Un terrain d’angle est concerné principalement par des limites séparatives latérales aboutissant à une voie.

La limite qui sépare un cours d’eau est considérée, dans le présent règlement, comme une limite séparative, s’appliquent donc à elle les dispositions de la section 2.2 du règlement de chaque zone.

Retrait et mode de calcul

Le retrait est la distance entre la construction et la limite séparative. Elle est comptée perpendiculairement à la limite séparative jusqu’au point le plus proche de la construction.

Les balcons, les coursives, les terrasses accessibles ne disposant pas d’un mur écran d’une hauteur minimum de 1,90 mètre et les éléments de construction de plus de 0,60 mètre de hauteur au-dessus du niveau du sol existant avant travaux sont pris en compte dans le calcul du retrait,

En revanche, les éléments de modénature, les auvents, les débords de toiture, ni les parties enterrées des constructions ne sont pas comptés pour le calcul du retrait,

Baies et vue directe

L'implantation des constructions, quelle que soit leur destination, est différente selon que, les façades ou parties de façade, comportent ou non des baies ou créent des vues directes :

Ne constitue pas une baie ou ne créé pas une vue directe :

- une ouverture située à plus de 2,60 mètres au-dessus du plancher du rez de chaussée ou à plus de 1,90 mètre au-dessus du plancher en étage ;

- une porte non vitrée ou en verre translucide ; - les ouvertures à châssis fixe et à vitrage non transparent ou en pavés de verre ; - les toitures terrasses non accessibles ; - les terrasses situées à plus de 60 cm de la hauteur du terrain naturel et équipées de mur

écran de 1,90 mètre minimum de hauteur.

Aucune baie ou vue directe ne peut être réalisée dans les façades ou parties de façades édifiées sur une limite séparative d'un terrain.

2.3. Implantation des constructions les unes par rapport aux autres sur une même propriété

Distance entre deux constructions

La distance entre deux constructions est la distance mesurée perpendiculairement de tout point de la façade de la construction, au point le plus proche de la construction en vis-à-vis.

Les éléments architecturaux de modénature (corniche, bandeau, moulures, ...), les débords de toiture et les parties enterrées de la construction ne sont pas compris dans la mesure de cette distance,

En revanche, les balcons, les oriels et les parties de construction d’une hauteur de plus de 60cm à partir du sol du terrain sont compris dans cette mesure.

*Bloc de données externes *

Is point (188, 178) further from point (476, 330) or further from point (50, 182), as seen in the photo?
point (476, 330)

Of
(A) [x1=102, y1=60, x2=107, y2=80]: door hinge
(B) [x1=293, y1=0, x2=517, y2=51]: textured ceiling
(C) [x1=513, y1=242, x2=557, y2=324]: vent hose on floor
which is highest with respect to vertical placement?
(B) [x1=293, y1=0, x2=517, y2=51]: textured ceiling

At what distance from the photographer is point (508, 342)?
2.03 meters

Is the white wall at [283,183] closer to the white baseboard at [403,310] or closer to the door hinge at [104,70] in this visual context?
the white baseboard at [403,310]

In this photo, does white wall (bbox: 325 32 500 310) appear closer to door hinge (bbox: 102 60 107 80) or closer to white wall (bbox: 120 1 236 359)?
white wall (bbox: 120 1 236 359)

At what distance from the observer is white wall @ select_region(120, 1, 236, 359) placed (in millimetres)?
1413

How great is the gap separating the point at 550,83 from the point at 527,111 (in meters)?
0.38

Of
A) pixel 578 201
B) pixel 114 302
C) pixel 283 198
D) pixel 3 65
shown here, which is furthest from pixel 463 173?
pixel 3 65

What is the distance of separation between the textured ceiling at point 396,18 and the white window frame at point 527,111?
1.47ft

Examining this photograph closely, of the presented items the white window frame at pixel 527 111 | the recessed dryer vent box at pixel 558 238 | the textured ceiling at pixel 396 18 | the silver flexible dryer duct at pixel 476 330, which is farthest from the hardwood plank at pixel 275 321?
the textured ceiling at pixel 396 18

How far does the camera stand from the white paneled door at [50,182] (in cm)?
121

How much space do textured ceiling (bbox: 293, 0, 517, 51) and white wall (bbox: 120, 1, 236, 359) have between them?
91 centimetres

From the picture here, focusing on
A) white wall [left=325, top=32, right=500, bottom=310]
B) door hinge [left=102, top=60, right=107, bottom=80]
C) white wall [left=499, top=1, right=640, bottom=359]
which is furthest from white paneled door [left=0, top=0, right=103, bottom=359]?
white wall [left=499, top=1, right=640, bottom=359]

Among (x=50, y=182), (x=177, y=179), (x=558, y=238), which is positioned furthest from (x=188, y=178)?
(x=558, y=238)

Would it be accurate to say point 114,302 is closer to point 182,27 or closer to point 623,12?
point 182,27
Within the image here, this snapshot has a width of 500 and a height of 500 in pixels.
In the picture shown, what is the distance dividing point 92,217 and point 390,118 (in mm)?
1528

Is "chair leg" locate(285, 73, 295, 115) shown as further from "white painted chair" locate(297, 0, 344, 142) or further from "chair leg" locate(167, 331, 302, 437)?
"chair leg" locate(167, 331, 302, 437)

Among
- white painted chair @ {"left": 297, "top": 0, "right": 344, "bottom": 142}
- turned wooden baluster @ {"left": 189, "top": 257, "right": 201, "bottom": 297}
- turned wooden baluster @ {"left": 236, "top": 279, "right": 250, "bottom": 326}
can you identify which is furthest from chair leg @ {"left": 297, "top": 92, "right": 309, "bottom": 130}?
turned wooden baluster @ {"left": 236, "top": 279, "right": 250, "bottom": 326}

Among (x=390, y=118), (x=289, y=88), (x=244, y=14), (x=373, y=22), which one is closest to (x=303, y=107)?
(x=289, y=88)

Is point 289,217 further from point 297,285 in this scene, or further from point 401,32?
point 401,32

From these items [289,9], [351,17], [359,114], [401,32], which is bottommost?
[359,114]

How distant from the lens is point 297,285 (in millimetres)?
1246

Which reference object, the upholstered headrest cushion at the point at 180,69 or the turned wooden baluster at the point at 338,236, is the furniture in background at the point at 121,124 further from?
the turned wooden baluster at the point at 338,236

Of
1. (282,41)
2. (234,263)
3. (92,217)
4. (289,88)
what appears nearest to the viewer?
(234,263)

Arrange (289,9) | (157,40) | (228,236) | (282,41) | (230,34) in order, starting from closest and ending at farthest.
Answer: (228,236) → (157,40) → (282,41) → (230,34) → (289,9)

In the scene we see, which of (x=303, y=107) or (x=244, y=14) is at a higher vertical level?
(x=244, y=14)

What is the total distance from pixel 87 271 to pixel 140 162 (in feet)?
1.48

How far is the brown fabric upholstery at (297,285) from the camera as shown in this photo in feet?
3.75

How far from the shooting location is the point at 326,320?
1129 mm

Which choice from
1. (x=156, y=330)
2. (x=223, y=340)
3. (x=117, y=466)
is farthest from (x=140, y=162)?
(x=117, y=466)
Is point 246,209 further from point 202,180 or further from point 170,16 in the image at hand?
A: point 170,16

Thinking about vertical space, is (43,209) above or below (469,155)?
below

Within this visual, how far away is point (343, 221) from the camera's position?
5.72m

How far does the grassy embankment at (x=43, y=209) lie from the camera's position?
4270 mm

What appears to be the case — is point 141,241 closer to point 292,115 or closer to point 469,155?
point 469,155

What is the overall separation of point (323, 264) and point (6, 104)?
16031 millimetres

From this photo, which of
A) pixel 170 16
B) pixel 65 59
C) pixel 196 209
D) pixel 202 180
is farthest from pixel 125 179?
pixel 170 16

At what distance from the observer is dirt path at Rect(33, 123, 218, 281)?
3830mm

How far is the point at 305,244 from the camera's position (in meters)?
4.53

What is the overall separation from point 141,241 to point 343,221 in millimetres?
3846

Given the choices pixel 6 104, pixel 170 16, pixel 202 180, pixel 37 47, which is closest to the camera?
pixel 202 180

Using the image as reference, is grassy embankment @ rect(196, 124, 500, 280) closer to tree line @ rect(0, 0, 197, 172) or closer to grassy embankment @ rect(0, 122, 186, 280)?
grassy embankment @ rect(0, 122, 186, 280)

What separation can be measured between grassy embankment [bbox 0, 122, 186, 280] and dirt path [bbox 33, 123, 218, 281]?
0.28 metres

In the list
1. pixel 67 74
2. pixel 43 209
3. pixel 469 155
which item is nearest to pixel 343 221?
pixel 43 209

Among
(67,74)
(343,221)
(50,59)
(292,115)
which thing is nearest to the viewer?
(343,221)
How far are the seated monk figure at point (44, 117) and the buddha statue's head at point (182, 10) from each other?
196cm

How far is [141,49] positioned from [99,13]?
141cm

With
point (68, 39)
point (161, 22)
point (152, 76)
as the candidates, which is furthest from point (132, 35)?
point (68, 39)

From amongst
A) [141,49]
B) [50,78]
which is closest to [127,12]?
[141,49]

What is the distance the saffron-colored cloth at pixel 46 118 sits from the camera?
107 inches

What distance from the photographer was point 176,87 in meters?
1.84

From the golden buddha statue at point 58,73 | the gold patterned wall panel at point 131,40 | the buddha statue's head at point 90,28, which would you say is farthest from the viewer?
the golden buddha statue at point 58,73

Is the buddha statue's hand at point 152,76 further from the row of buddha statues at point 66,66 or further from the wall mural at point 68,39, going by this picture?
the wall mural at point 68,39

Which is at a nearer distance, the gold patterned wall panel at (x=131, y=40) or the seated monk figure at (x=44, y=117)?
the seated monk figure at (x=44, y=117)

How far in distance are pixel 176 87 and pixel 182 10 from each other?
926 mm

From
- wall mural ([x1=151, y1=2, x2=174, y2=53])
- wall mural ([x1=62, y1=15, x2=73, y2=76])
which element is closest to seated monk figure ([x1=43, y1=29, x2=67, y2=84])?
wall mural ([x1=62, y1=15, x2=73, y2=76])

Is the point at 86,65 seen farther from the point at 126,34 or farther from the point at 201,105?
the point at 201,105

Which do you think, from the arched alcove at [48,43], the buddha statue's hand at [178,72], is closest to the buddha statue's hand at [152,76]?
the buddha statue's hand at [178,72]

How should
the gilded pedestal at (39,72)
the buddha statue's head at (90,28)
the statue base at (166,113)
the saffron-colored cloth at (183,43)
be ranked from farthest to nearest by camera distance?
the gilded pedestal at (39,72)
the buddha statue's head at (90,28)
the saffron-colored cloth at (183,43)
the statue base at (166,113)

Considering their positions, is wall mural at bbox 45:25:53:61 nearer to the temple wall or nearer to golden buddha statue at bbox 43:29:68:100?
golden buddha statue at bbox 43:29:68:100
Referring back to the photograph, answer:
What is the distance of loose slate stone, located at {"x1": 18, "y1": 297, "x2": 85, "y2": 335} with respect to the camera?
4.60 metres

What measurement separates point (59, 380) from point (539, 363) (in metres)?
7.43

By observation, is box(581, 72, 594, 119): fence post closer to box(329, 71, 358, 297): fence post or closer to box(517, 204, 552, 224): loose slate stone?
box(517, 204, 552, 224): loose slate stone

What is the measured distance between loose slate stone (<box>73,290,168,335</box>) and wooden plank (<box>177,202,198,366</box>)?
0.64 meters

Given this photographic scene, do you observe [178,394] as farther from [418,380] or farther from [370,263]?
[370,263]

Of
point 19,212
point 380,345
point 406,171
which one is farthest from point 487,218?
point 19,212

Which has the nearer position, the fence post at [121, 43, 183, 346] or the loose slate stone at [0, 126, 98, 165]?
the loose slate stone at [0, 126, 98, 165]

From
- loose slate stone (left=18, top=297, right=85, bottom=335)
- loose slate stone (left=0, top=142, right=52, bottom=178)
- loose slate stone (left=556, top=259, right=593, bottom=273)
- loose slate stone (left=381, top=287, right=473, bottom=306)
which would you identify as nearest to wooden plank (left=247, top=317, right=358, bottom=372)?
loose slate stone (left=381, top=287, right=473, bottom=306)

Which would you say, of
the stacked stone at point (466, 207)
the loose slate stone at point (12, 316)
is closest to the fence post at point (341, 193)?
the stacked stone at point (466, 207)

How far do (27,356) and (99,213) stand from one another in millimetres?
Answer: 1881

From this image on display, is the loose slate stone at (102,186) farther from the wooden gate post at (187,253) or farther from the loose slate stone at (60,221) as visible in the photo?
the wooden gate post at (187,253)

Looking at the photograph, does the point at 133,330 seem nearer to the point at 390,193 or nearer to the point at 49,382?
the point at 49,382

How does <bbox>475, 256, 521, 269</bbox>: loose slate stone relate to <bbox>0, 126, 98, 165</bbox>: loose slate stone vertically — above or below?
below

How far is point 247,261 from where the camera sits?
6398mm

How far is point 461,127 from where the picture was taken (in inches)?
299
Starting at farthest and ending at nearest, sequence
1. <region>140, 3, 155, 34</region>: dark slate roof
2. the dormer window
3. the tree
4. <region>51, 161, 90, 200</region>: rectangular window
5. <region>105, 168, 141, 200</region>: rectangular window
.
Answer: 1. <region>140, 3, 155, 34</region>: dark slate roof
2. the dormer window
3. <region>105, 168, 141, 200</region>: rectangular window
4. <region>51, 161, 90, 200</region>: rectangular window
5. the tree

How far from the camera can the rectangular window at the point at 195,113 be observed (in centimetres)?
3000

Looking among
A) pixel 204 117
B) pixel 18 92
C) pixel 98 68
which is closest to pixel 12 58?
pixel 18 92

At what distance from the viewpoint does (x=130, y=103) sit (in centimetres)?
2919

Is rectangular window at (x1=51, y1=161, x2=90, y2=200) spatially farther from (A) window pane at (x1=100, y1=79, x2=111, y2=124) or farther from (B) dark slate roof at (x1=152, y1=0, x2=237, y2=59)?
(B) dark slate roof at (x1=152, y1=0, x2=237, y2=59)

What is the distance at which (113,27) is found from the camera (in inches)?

2.1 Implantation des constructions par rapport aux voies et emprises publiques ou privées

▪ Champ d’application

Les dispositions de la présente section 2.1 s’appliquent aux constructions implantées, le long des emprises publiques actuelles ou futures et des voies de desserte telles que définies au 5.1 de la partie 1 du règlement, ainsi qu’aux chemins d’exploitation dès lors que ceux-ci desservent plusieurs unités foncières.

▪ Règle générale

Le choix d’implantation des constructions s’effectue en prenant en compte la topographie du terrain et du paysage environnant, et en poursuivant un objectif de limitation de leur impact visuel sur le paysage.

Les constructions doivent être implantées avec un recul minimum de :

- 10 mètres de l’alignement du Vieux chemin de Mantes (RD113), et de la route de Poissy,

- 5 mètres de l’alignement des autres voies

▪ Règle particulière applicable dans le sous-secteur Nsa ▪ Les constructions doivent être implantées avec un recul minimum de 5 mètres par rapport aux voies.

Pour le chemin de la Forêt, le calcul sera fait par rapport à son emprise future.

▪ Règle particulière d’implantation le long du ru du Buzot

Les constructions doivent être implantées avec un recul minimum de 15 mètres de l’axe apparent du ru de Buzot

▪ Dispositions particulières

Une implantation autre peut être admise, dans le but d’une meilleure intégration du projet dans son environnement :

1. lorsqu’il s’agit de travaux d’aménagement de constructions existantes à la date d'approbation du PLU implantées différemment de la règle fixée ci-dessus ;

2. lorsqu'il s'agit d'équipements techniques liés à la sécurité, à un service public, à la gestion des eaux, à la distribution d'énergie tels que transformateurs ou d’un local destiné au stockage des ordures ménagères nécessaire au tri sélectif.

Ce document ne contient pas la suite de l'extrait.